Kumpulan Latihan.
A) Tolong salin ulang bagian teks tentang pabrik semen di bawah dari "Dengan kata lain, sebut" sampai "pertambangan di NTT.".
B) Teruskan teks tentang pabrik semen di bawah, mulai setelah kalimat terakhirnya.

Kutipan Halaman.
Pembangunan pabrik semen ini, kata Dominikus, hanya akan menghilangkan ruang-ruang kelola masyarakat yang selama ini digunakan untuk memenuhi kebutuhan pangan. Akan ada alih fungsi lahan secara besar-besaran untuk membangun pabrik ini.

Selain itu akan ada pemidahan masyarakat di lokasi pembangunan pabrik semen ini. Bukan saja memindahkan bangunan fisik sebutnya, tetapi juga menghancurkan peradaban masyarakat Desa Satar Punda.

“Hal ini biasanya dilakukan oleh pemimpin yang ahistoris terhadap peradaban masyarakatnya,” ungkapnya.

Membangun pabrik semen lanjut Dominikus, merupakan suatu langkah yang sangat keliru sebab tidak diimbangi dengan peningkatan permintaan, hanya akan membuat overcapacity di industri ini semakin meningkat.

Indonesia, katanya, sedang mengalami surplus semen sebanyak 35-42 juta ton sampai dengan tahun 2030. Dengan demikian ucapnya, dapat disimpulkan, pembangunan tidak melalui perencanaan yang matang oleh Pemprov NTT maupun Pemkab Manggarai Timur.

Dengan kata lain, sebut Dominikus, ini merupakan rencana yang asal-asalan, yang penting ada investor yang datang membawa uang untuk NTT. Pemprov  NTT, sarannya, hanya perlu mengatur dan mengawasi distribusi semen masuk ke NTT.

“Awal mula investor datang bagaikan malaikat yang membawa sejuta berkat. Semua pelanggaran terhadap hak-hak tenaga kerja dan pengrusakan lingkungan dilakukan setelah perusahaan beroperasi,” tegasnya.

 

Kondisi kerusakan lingkungan di Lingko Neni, Sirise, Desa Satar Punda Kecamatan Lamba Leda Kabupaten Manggarai Timur akibat aktivitas tambang mangan PT Arumbai Mangan Bekti. Foto: Beritaflores

 

Janji Manis

WALHI NTT juga mengecam janji manis Gubernur NTT, Viktor Laiskodat seusai dilantik menjadi gubernur bahwa akan menolak aktivitas pertambangan di NTT.

Data yang Diberikan.

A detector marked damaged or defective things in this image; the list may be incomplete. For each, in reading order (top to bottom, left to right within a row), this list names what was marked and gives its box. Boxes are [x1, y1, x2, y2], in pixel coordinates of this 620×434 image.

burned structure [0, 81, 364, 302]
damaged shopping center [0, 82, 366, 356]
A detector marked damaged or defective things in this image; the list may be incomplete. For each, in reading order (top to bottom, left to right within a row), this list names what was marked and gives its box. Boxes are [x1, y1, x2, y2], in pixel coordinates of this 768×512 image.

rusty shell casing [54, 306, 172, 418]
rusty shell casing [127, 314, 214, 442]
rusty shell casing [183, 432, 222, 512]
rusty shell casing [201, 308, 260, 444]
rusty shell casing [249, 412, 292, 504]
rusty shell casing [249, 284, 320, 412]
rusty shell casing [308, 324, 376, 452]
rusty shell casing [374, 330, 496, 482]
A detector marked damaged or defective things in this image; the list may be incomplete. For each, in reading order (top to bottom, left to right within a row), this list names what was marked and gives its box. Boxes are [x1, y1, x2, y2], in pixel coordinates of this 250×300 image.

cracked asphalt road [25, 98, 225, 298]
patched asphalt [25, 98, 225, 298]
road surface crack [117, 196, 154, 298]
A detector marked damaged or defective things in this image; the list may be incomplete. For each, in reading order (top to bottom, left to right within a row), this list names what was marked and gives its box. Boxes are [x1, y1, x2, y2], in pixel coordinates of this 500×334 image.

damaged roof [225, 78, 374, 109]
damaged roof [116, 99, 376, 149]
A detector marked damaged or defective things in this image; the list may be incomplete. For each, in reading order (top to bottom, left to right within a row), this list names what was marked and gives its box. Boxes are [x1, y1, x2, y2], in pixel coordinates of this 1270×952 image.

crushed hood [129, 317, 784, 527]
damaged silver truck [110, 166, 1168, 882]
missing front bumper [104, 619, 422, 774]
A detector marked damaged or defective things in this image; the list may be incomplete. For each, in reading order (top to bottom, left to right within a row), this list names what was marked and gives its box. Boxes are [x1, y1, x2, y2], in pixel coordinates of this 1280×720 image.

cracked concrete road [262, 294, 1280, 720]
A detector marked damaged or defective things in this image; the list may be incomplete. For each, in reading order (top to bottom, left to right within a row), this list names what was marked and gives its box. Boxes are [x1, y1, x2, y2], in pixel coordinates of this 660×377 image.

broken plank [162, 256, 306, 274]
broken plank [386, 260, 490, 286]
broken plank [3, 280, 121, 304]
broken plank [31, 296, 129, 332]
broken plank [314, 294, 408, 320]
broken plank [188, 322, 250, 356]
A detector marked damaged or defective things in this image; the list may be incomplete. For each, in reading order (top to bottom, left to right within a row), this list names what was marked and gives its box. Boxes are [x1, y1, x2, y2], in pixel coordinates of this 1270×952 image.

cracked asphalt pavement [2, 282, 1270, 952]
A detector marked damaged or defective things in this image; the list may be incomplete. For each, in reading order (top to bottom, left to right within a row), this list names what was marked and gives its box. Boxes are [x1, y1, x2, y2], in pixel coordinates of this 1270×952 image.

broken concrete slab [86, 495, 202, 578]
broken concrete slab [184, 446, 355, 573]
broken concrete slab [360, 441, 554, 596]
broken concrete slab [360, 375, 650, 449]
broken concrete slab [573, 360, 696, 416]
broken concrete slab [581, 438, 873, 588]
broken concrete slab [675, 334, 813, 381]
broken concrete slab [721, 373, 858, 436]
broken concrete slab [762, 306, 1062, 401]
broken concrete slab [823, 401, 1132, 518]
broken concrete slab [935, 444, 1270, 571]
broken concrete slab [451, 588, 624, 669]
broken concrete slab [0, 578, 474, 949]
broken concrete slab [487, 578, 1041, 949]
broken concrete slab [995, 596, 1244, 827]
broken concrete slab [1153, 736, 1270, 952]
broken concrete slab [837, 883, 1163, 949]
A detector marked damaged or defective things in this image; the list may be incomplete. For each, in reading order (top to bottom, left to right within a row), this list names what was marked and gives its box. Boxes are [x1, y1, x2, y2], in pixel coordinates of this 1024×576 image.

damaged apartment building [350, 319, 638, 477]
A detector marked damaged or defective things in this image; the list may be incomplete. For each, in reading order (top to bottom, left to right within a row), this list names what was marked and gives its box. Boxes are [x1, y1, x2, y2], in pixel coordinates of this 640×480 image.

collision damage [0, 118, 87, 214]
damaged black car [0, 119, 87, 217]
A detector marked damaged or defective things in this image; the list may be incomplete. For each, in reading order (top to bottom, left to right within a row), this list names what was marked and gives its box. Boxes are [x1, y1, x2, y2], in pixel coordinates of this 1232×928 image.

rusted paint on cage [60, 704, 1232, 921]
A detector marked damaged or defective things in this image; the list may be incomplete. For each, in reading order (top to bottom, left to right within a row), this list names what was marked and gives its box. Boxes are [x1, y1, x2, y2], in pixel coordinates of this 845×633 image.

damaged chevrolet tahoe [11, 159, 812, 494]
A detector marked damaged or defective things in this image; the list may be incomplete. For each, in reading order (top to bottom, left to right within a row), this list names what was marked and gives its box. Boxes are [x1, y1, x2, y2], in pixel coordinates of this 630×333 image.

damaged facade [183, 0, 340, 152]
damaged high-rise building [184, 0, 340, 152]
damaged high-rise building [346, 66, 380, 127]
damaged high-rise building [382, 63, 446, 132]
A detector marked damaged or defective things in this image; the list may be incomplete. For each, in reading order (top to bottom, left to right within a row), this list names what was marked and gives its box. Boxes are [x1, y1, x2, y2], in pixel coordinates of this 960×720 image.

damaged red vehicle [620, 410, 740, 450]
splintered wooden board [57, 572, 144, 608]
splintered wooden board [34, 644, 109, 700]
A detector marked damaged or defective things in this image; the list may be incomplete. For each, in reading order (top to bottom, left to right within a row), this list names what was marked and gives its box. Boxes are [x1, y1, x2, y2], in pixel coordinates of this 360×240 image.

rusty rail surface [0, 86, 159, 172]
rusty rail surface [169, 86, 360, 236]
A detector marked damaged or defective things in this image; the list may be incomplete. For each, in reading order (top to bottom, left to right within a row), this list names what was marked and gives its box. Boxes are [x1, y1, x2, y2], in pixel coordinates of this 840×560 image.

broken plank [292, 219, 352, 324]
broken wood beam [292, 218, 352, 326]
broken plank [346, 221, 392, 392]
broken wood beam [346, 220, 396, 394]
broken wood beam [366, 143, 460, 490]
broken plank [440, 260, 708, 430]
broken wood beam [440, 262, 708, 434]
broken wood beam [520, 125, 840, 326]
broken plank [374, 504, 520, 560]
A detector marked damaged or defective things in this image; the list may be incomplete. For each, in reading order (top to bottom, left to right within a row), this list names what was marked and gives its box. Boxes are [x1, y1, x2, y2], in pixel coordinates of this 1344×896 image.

Jawaban Bernomor.
A)
Dengan kata lain, sebut Dominikus, ini merupakan rencana yang asal-asalan, yang penting ada investor yang datang membawa uang untuk NTT. Pemprov  NTT, sarannya, hanya perlu mengatur dan mengawasi distribusi semen masuk ke NTT.

“Awal mula investor datang bagaikan malaikat yang membawa sejuta berkat. Semua pelanggaran terhadap hak-hak tenaga kerja dan pengrusakan lingkungan dilakukan setelah perusahaan beroperasi,” tegasnya.

 

Kondisi kerusakan lingkungan di Lingko Neni, Sirise, Desa Satar Punda Kecamatan Lamba Leda Kabupaten Manggarai Timur akibat aktivitas tambang mangan PT Arumbai Mangan Bekti. Foto: Beritaflores

 

Janji Manis

WALHI NTT juga mengecam janji manis Gubernur NTT, Viktor Laiskodat seusai dilantik menjadi gubernur bahwa akan menolak aktivitas pertambangan di NTT.

B)
Dominikus katakan semua itu hanyalah pemanis bibir di awal masa jabatannya. Kekecewaan muncul ketika terbit moratorium tambang yang hanya berkutat pada urusan administrasi saja.

“Sudah seharusnya tidak ada lagi izin tambang yang dikeluarkan di NTT. Aktifitas tambang dan pabrik semen harus dihentikan. Jika tidak diindahkan, WALHI NTT bersama jaringannya akan melakukan berbagai upaya, termasuk mangambil langkah hukum,” ucapnya.

Sedangkan Kepala Dinas Energi dan Sumber Daya Mineral (ESDM) Provinsi NTT, Jusuf Adoe kepada Mongabay Indonesia, Rabu (13/5/2020) mengatakan proses terbitnya izin tambang melibatkan pemerintah daerah dan masyarakat setempat.

Lokasi tambang kata Jusuf, sesuai dengan Rencana Tata Ruang Wilayah (RTRW) yang ada di kabupaten. Pada saat proses perizinan sebutnya, pasti ada advise plan dari dinas teknis terkait di kabupaten.

“Kalau sekiranya semua tidak sesuai dengan aturan maka pasti izin ini tidak terbit. Proses IUP selalu melibatkan masyarakat dan dinas  teknis terkait. Saya juga belum tahu kalau ada sisa lubang, apa lubang bekas tambang atau lubang saat eksplorasi,” ungkapnya.